The source photograph was found recently with other slides from 1946 to 1957 – a lost family archive found as we emptied my deceased mother's apartment, a survivor of a nasty divorce. My father spoke with longing for his student days at W. U. – the image exudes youthful energy years after his death – as desaturated images, the people become ghosts in the light and dark of the hypar’s folds.

Like my other works in this show, these are single sheets of paper, folded according to a set of rules that creates a three-dimensional object – a standing figure, an accordion-fold zine, an 8-page mini-book, a freestanding structure, a hypar. Folding adds human touch to mechanical reproduction.

Creating the hypar can be done with a mechanistic precision, measuring along the diagonals, scoring the edges of the nested squares with a blunt tool and a straight edge. They can also be folded completely in hand, without measuring, by repeatedly folding the paper in half, in half again, and so on, feeling the edges of the prior folds as guides for the next folds, turning the paper in one's hands, adjusting the fold gently, a caressing of the paper and image as it is folded, unfolded and snapped into shape.

The act of folding is centering, requiring patience, attention and caring, allowing the form to emerge. It invites the viewer into an active intimacy, participating in creating the work.

Larry Wolf
April 2022

The Artist's Journey

Zines - a personal statement, a way to make photographs physical, to package a story, an essay, in a simple way that creates objects which are easily shared.

Zine = A fan magaZINE, full of passion, printed simply, passed from hand to hand, a capitalist samizdat 

Zines - as Folded Paper - from accordion to 3-D to Mathemagic Modernist Origami

Accessible - Mechanically Reproduced, Manually Completed, DIY

Physical - to make, to hold

Modes of Thinking - visual, poetic, contemplative / Bauhaus,

Modes of Communication -  to mail, to pass around, to spark a conversation

Multiples - repeating and repeating / Gertrude Stein 


Eadweard Muybridge - Animal Locomotion


Students in Albers's preliminary course: paper study (1927-28) 

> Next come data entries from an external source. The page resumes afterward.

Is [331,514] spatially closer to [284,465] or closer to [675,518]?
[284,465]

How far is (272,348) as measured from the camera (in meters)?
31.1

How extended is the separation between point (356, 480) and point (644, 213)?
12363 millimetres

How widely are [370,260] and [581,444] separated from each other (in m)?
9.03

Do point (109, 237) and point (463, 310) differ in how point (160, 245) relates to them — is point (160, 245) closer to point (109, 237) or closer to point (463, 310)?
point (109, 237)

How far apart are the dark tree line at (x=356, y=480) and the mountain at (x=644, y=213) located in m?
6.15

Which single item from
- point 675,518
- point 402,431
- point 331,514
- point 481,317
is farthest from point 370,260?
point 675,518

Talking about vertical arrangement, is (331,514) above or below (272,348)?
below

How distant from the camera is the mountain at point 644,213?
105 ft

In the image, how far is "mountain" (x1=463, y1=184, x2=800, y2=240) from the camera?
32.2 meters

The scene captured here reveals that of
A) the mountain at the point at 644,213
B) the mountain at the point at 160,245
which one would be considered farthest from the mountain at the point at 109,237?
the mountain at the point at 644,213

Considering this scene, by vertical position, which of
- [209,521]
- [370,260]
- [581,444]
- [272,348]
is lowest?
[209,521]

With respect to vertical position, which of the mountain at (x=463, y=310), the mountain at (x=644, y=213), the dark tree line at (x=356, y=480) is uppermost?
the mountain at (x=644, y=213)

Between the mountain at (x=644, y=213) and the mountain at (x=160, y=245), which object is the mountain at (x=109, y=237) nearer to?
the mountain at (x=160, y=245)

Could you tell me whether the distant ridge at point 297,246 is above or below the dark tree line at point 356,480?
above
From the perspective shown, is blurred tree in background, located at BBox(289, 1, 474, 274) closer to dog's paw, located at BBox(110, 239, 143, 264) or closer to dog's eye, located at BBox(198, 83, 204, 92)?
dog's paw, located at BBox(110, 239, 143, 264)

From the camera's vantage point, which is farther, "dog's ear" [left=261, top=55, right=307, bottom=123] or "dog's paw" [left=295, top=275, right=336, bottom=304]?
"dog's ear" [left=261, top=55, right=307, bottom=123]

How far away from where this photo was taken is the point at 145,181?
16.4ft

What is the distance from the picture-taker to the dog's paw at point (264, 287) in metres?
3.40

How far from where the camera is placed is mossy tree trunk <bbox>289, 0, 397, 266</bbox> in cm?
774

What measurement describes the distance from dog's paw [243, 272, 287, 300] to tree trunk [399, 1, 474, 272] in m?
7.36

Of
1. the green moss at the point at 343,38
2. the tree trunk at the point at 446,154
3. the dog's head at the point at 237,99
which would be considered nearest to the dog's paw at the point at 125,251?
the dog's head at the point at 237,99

Foliate construction: a circular piece of paper was folded like a fan, from two opposite points of departure. This resulted in a shrinkage which altered the periphery (form) of the sheet.


Square sheet: here too the paper was folded fanlike from two opposite sides. The folds cross each other and result in a "snake" effect-one edge curves up, the other down.

Wing form: automatic result of folding concentric squares.